My wife describes all the colour draining out of my face. In my left hand, I was paying for a sofa and in my right hand I was paying for an engagement ring. This might be the most expensive 10 seconds of my entire life.

28 November 2002: Next, £86.07

It’s not so much the transaction, but the memo written next to it that stands out. Apparently, this was the cost of the bridesmaids’ dresses for our wedding, earlier that month … It’s more than the passage of time that excuses me from not remembering the amount precisely. This transaction and the memo next to it was recorded by my wife.

As our relationship developed, I agreed to help her out with getting to grips with her own financial situation. Obviously, I was incapable of doing this without a list of transactions so our finances were joined together in a spreadsheet a year or two before our physical union received its blessing.

My wife tells me of the looks of horror and pity she receives when she tells her friends and colleagues that her husband sends her monthly accounts that detail the family income and expenditure. I know that she knows that this only encourages me to deliver ever more elaborate analysis and I pretend that this is her intention rather than a desperate plea for me to stop it.

19 April 2005: AA Carpet Cleaning £150

This was the month we bought a house in need of modernisation. On the day we moved in, we booked someone to clean the carpets. As he emptied bucket after bucket of black water down our drain he said, “This carpet has never been vacuumed.” Given the challenges we have faced since then, I have no reason to doubt him.
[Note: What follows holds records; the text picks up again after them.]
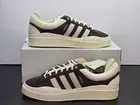 Adidas Campus Bad Bunny Men's Size 13 Athletic Shoes Brown Casual Sneakers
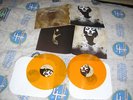 CONVERGE Jane Doe LP White Gold TOUR /550 Sold Out RARE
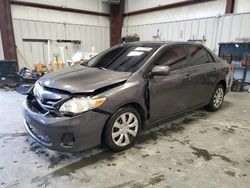 Toyota Vehiculos salvage en venta: 2013 Toyota Corolla Base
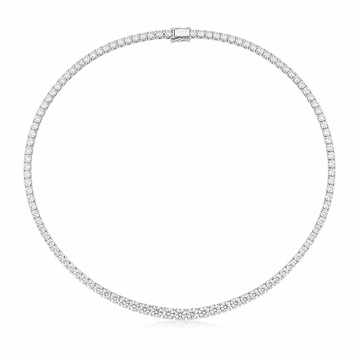 LeBlanc Héritage Rivière Necklace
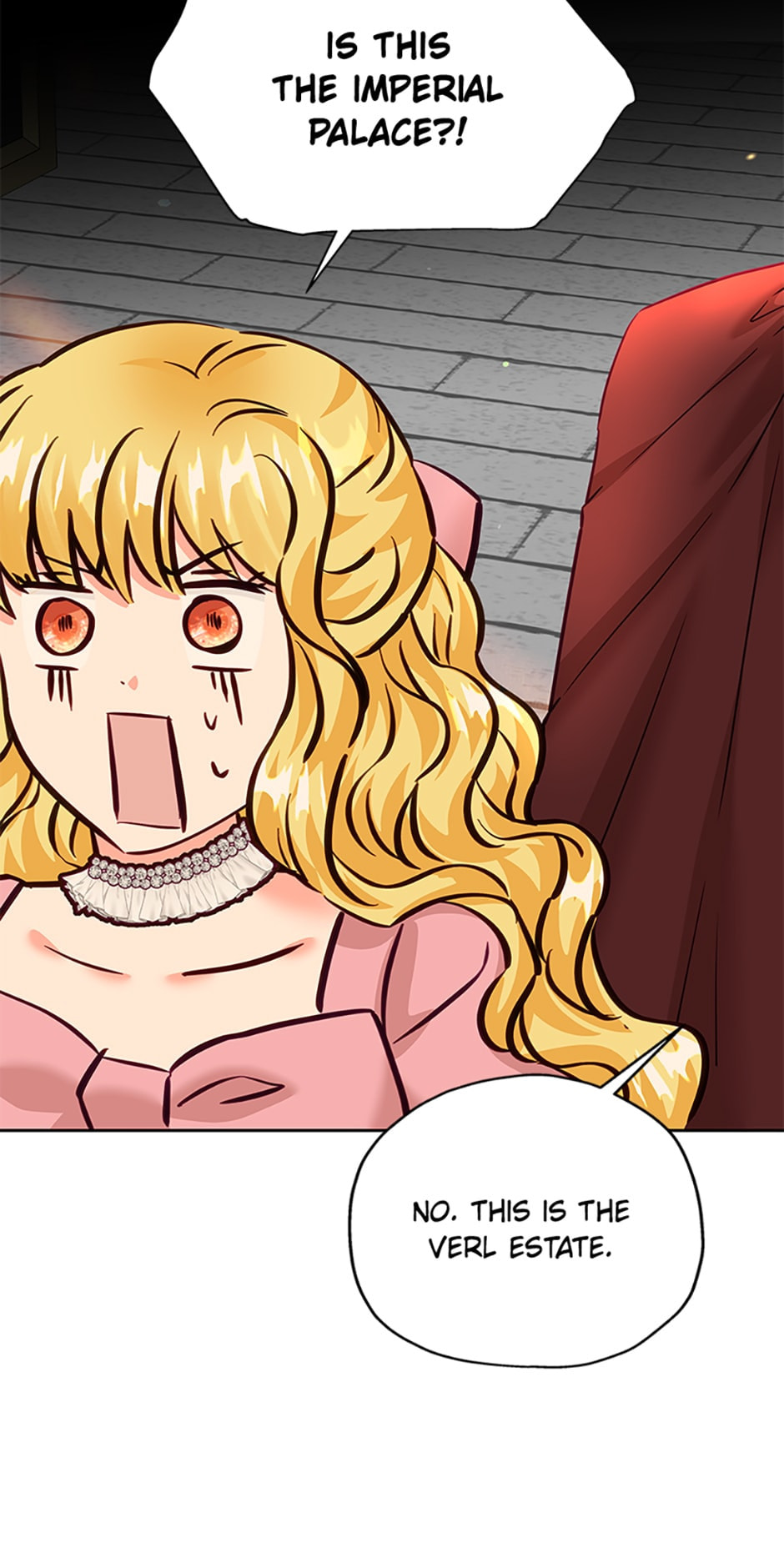 Read The Crownless Queen chapter 25 image 60 on Lezhin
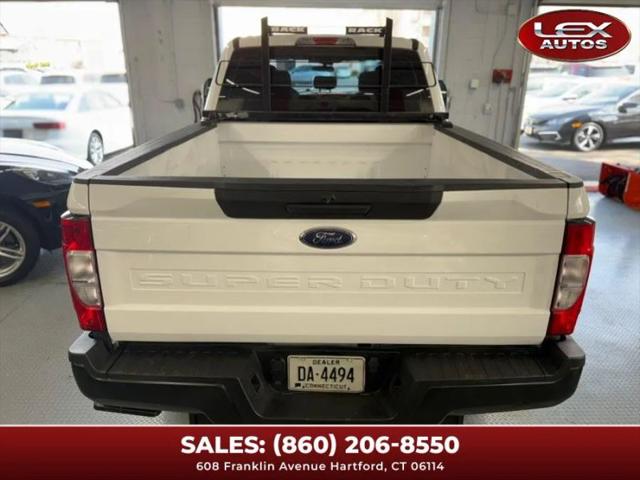 2020 Ford F-350 XL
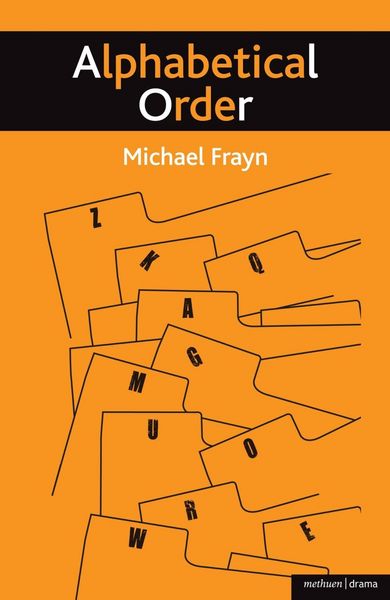 Produktbild: Alphabetical Order
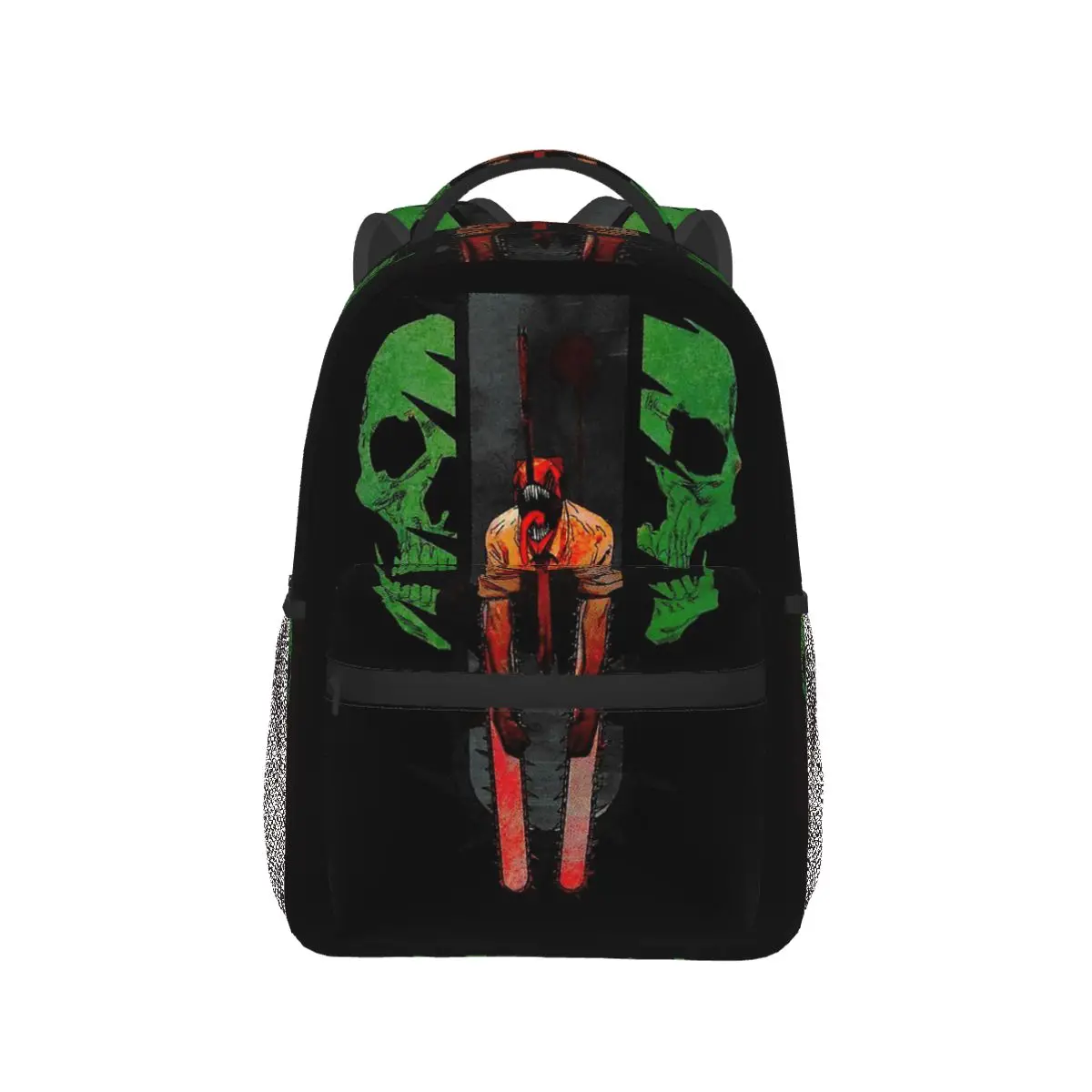 Denji 2 Backpack for Girls Boys Travel Rucksack Chainsaw Man Backpacks for Teenage
Denji 2 Backpack for Girls Boys Travel Rucksack Chainsaw Man Backpacks for Teenage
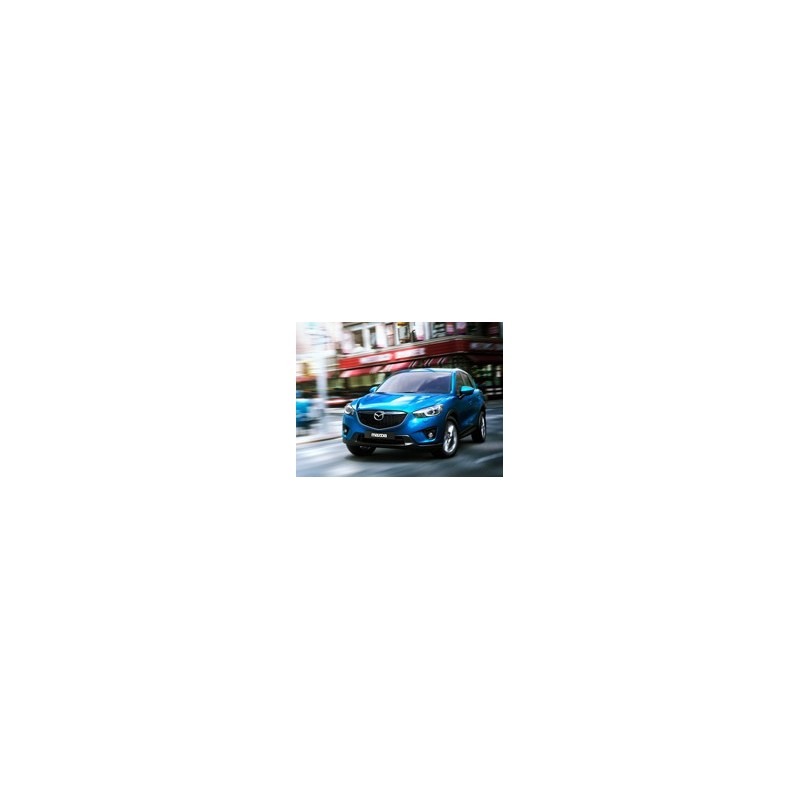 Mazda CX-5 2.2 SKYACTIV-D 150hk 2011-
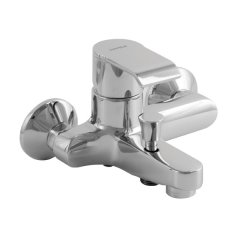 Hafele Giona Banyo Armatürü, Krom Parlak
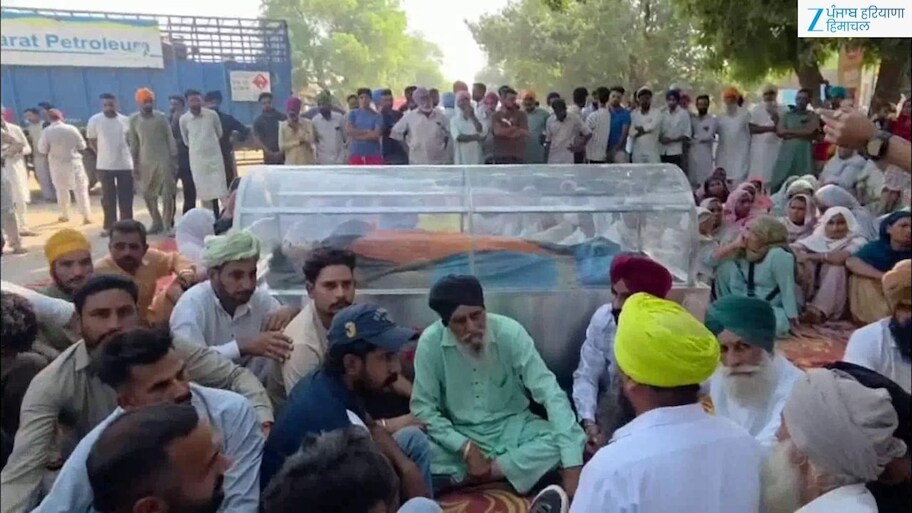ਪੰਜਾਬ 'ਚ ਨਸ਼ੇ ਨੇ ਫਿਰ ਉੱਜੜਿਆ ਪਰਿਵਾਰ! ਮਾਨਸਾ 'ਚ ਨਸ਼ੇ ਦੀ ਓਵਰਡੋਜ਼ ਕਾਰਨ 35 ਸਾਲਾ ਨੌਜਵਾਨ ਦੀ ਮੌਤ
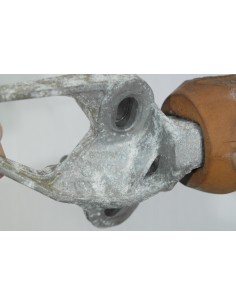 AUDI 2.0 TDI ŁAPA PODUSZKA SILNIKA 8K0199343C 2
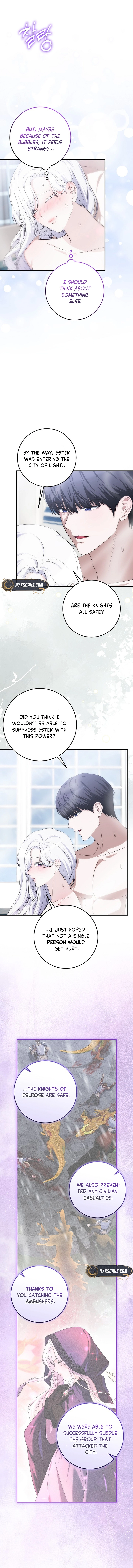 How to Survive as the Monster Duke's Wife Chapter 27 Page 7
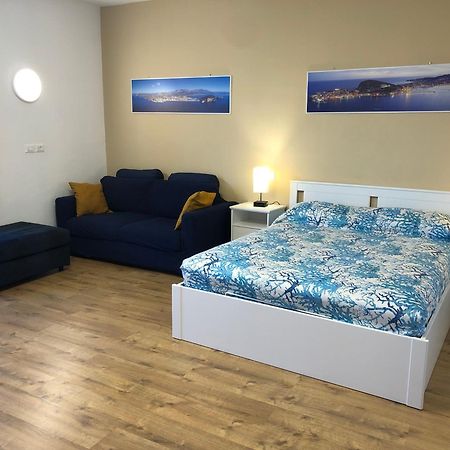 La Finestra Sul Mare Apartment กาเอตา ภายนอก รูปภาพ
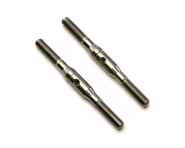 more-results: Kyosho 38mm Titanium Turnbuckle. Package includes two turnbuckles. This product was ad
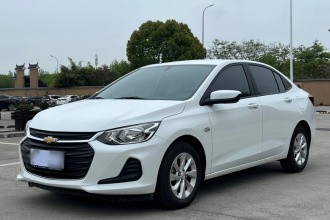 雪佛兰 科沃兹 2021款 325T 自动欣悦版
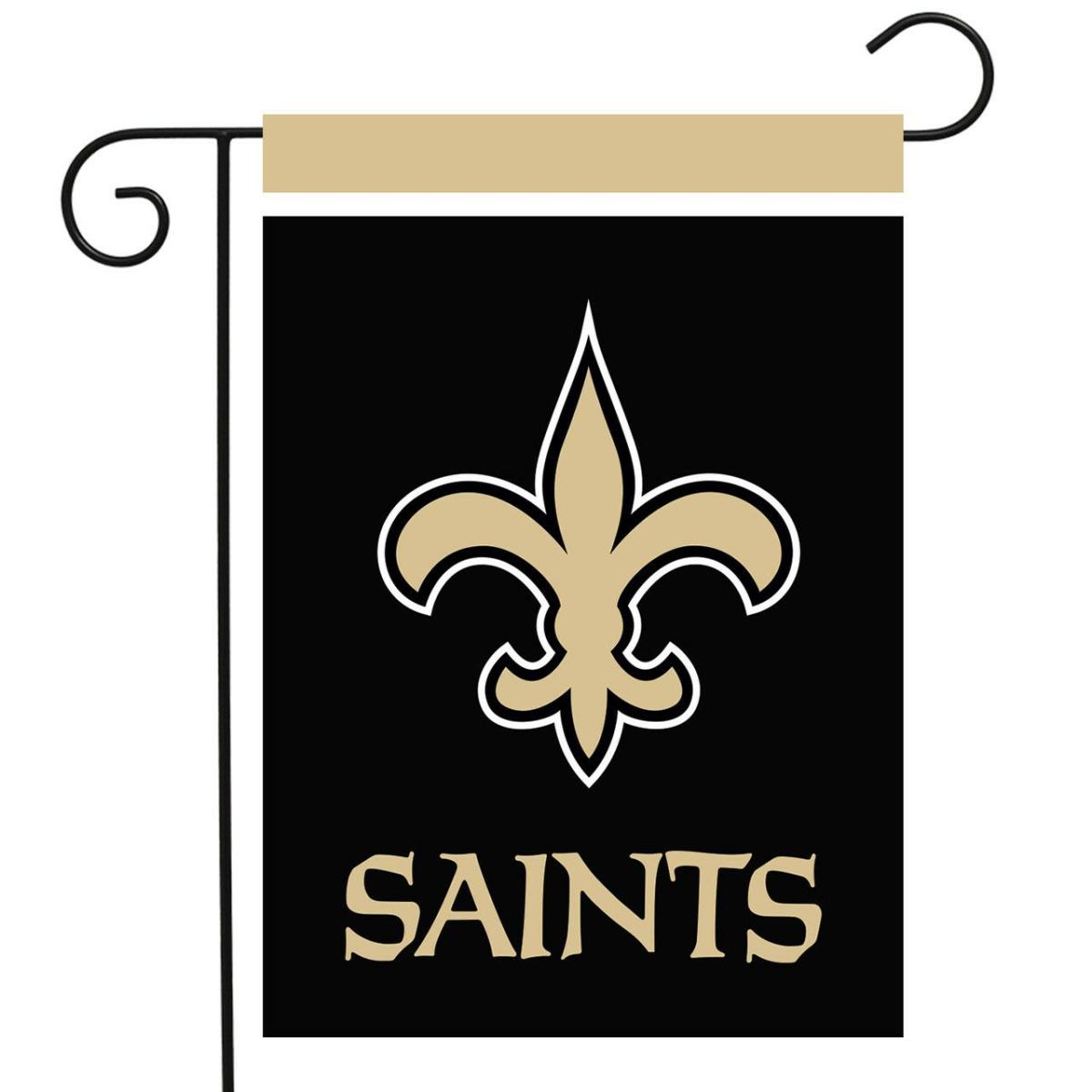 New Orleans Saints NFL Licensed Garden Flag | Sports Garden Flags Sports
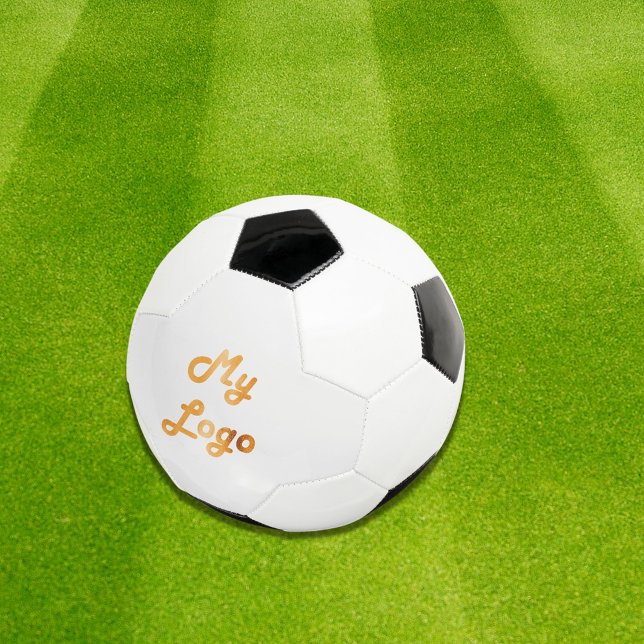 Business logo brand colour soccer ball (Creator Uploaded)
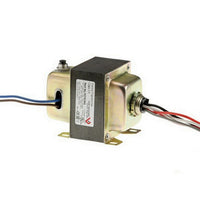 X075CHA | XFmr | 75VA | MLT TP-24VAC | CB | Ft | Sngl Hub | Veris
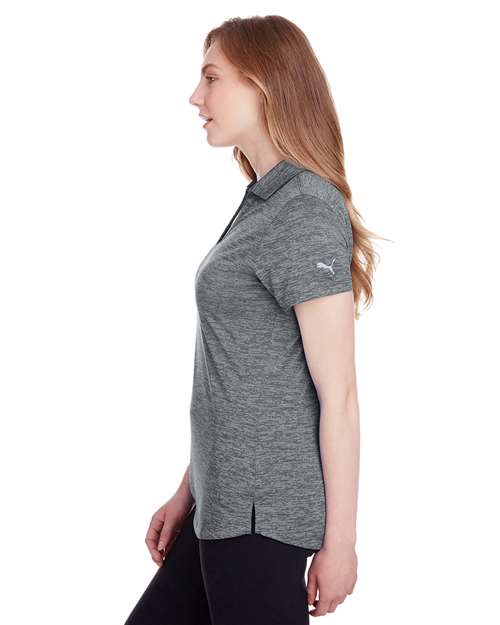 Women's Icon Heather Polo - 596802 35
It was at some point during those first weeks, surrounded by half unpacked boxes and with each small job uncovering yet more horrors, that my wife turned to me and said she wanted to move back to our flat. This would probably have been unpopular with that flat’s new owners. Since that low point, we have slowly updated rooms and services as money has become available and have made a lovely family home, with the added bonus that we maintain a long list of home improvements to tackle in the future.

10 September 2007: Clarks shoes, £23.50

There’s no memo against this transaction, but it is our daughter’s first pair of shoes. She had been born 14 months previously. Aged 14 months, she was just beginning to realise that progress was quicker when she was on her feet. As it turned out, this wasn’t the last time that we purchased a first pair of shoes for a baby.

16 January 2013: Dreams bed shop, £179

Our second daughter was very excited about her new big-girl bed. We made a big fuss over the choice, letting her try out all the beds in the shop before gently steering her towards the one we were always going to buy. The only question was what to do with her old cot bed.

“I know Daddy,” she said when we got home. “We could turn my old bed back into a cot for the new baby to sleep in.” She knew that the arrival of her new sister was imminent.

“Brilliant, sweetie. Why didn’t Daddy think of that?”

My transaction log has proved to be my biggest anchor over the past 18 years and every transaction small or large has a story, whether it be trivial, momentous or somewhere in between. What started as an attempt to create financial order has developed a parallel life as our family journal of record. I’m looking forward to finding out what transactions are recorded over the next 18 years.